In an isolated mountain hamlet surrounded by vineyards, the villagers swear to be one, big family careful and protective of each other. What they don’t say is that the members of the community are totally unable of expressing their emotions and inner feelings. Here everyone abides to ‘rispet’, a word in the local dialect that contains, in one word, the concepts of honour and shame. An unwritten code of shared rules that forges their common identity, intolerant of anyone different.
It is actually the person that all the villagers believe is different, the one they call Corvaz, that will break the community’s routine. Nicola/Corvaz is a simple and instinctive 30-year-old that works hard in the family vineyards and loves going around with his dog Toni, his only friend. His life suddenly changes when his mother dies. Secluded years before in a psychiatric hospital she is accused of having tried to drown her son. On the day of his mother’s funeral, Nicola overhears that she committed suicide, rekindling his sense of guilt, convinced since childhood to be the cause of her insanity.

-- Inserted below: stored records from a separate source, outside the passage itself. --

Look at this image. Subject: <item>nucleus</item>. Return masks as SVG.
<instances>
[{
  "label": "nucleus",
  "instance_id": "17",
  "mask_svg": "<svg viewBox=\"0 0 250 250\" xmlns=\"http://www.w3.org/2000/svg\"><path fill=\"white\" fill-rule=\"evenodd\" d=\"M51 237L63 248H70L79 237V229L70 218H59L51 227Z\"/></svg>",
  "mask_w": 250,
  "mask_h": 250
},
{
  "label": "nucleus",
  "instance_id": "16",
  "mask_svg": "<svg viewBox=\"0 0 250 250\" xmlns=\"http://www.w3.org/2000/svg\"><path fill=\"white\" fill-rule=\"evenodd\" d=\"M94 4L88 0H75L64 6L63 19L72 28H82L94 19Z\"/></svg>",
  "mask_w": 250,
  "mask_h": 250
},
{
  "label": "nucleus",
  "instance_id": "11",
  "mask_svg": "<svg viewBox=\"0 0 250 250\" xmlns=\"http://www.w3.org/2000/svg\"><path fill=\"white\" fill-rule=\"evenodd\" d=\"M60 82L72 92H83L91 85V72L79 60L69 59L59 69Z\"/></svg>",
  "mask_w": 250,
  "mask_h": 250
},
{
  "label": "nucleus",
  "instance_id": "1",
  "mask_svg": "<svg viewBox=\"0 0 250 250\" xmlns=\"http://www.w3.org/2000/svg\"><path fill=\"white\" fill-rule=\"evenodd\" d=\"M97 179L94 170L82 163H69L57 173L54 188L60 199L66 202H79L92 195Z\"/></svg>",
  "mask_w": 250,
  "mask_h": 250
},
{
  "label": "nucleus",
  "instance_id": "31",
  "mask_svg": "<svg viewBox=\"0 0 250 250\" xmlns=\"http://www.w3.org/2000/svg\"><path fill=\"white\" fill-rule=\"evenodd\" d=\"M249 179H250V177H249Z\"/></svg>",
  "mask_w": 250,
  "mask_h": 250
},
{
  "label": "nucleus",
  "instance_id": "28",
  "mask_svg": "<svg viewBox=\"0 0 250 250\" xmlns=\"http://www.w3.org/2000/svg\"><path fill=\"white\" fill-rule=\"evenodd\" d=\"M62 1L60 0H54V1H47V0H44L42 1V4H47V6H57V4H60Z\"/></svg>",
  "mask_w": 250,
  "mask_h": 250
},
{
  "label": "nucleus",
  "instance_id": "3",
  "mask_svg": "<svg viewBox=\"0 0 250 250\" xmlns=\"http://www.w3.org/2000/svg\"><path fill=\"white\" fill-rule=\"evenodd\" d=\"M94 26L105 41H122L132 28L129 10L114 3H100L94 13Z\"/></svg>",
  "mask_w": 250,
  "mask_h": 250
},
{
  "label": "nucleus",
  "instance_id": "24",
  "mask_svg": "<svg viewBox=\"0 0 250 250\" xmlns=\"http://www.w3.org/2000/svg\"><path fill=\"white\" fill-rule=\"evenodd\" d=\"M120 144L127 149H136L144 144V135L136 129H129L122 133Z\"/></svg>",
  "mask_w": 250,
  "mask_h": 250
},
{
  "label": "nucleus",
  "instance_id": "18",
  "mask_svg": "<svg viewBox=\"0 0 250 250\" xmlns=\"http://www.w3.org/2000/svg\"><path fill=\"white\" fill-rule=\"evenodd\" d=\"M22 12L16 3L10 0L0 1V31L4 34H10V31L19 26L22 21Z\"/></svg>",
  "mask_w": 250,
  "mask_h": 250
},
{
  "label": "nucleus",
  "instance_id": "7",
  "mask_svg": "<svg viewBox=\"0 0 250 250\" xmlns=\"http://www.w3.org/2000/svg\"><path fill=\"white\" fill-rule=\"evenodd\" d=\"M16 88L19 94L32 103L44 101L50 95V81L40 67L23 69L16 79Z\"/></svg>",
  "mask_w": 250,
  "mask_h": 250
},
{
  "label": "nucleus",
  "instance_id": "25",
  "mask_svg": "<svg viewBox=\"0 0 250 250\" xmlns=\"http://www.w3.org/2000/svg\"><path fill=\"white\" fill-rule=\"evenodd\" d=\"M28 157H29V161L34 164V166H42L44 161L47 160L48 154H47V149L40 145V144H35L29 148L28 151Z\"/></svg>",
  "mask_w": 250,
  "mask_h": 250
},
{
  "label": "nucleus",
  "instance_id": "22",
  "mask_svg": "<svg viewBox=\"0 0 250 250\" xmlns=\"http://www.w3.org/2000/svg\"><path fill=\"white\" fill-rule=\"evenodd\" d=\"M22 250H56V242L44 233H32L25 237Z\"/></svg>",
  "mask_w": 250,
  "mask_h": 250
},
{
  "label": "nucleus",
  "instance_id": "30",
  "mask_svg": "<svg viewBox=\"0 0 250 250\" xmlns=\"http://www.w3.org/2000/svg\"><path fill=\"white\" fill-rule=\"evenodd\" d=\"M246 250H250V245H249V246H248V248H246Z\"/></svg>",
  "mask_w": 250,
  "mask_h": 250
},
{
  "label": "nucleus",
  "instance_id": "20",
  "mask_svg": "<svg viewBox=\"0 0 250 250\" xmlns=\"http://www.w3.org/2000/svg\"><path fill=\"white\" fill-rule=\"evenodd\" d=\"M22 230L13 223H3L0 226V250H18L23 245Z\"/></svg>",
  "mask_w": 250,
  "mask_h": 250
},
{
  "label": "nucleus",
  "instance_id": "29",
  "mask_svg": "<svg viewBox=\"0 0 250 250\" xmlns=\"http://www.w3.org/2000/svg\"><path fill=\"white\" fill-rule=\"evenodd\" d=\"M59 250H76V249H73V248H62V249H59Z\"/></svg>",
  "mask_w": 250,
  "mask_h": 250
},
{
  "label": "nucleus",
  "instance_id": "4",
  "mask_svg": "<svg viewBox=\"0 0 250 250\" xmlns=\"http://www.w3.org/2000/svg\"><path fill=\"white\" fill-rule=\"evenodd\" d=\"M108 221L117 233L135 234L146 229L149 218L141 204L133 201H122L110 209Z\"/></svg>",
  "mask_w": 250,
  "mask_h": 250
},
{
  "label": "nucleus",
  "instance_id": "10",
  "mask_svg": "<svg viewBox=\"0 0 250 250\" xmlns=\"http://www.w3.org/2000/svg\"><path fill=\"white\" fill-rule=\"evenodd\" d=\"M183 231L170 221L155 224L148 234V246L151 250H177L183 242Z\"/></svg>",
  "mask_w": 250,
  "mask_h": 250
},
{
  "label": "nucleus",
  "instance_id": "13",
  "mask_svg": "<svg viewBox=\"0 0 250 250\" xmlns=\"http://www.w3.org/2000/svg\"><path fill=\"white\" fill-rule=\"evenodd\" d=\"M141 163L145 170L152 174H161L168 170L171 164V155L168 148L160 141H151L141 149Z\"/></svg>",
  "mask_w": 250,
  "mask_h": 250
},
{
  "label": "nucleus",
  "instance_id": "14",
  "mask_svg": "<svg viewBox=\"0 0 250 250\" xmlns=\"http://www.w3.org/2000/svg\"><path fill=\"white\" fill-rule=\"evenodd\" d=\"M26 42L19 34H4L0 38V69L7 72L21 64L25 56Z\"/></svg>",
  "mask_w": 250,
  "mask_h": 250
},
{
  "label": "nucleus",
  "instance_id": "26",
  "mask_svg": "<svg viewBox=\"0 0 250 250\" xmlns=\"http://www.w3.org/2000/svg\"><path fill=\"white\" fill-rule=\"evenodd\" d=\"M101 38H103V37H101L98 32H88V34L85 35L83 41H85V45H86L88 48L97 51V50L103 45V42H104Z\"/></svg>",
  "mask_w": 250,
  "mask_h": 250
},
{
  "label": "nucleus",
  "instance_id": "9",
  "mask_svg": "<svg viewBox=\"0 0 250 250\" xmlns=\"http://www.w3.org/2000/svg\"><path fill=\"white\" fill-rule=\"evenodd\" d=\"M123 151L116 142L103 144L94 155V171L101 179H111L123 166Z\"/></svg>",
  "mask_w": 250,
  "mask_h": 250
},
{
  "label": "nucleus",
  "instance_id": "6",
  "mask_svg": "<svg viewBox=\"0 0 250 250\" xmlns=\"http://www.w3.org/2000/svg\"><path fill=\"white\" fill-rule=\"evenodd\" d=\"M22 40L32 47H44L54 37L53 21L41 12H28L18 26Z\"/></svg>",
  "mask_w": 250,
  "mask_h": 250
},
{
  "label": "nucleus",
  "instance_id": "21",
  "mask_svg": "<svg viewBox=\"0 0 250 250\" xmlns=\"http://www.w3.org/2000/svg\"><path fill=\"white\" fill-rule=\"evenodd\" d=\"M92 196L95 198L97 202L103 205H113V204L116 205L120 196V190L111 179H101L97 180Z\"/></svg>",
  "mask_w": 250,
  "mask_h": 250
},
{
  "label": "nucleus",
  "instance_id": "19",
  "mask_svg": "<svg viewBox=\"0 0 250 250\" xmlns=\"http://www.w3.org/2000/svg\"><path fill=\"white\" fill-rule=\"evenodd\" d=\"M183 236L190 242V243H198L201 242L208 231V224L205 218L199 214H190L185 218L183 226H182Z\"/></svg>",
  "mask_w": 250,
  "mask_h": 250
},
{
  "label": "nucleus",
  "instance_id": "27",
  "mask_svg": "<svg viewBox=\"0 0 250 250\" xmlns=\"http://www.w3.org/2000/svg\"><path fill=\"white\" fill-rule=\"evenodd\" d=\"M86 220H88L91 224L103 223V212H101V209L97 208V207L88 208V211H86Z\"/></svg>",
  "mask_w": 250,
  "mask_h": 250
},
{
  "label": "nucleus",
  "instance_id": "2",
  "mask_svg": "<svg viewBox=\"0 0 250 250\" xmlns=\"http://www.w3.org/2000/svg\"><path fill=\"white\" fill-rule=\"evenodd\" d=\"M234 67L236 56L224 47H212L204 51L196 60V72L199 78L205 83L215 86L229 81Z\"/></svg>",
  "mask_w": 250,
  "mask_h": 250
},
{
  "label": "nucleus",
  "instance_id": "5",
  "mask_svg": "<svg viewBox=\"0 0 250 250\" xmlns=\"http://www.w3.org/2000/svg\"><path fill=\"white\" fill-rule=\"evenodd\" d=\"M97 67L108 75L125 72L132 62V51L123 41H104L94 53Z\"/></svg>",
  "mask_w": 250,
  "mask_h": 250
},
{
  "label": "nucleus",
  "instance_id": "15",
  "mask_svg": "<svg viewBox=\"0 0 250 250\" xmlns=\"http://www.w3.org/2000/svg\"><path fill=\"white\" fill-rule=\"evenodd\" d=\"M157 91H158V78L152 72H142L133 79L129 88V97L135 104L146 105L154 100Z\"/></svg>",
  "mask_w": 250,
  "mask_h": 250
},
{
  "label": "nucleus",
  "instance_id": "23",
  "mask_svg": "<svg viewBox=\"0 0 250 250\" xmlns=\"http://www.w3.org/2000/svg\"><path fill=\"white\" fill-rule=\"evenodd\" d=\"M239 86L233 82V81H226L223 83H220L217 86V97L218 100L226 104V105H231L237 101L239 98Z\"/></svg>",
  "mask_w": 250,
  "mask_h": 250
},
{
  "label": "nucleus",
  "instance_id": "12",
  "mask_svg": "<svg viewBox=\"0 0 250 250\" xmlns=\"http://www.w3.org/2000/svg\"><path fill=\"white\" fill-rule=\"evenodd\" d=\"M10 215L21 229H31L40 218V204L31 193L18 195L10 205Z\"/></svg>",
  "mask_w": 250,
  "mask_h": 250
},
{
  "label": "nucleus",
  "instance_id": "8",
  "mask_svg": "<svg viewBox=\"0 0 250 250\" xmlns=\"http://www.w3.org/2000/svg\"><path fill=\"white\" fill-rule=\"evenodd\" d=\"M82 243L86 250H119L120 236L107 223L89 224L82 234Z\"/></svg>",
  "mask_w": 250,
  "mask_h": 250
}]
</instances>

When the village is troubled by the vandalizing of the wooden sculptures embellishing the square, all accuse Nicola/Corvaz. Even Mara, the energetic bartender of the village engaged with the scion of a powerful local family, believes it was him. Trying to overcome her prejudices, a friendship between the two will ignite the grudge of the community against Corvaz. Once their punishing expedition gets out of hand, killing the dog Toni, Nicola/Corvaz will be forced to show his ferocious side and break the chains linked to the villagers ‘rispet’.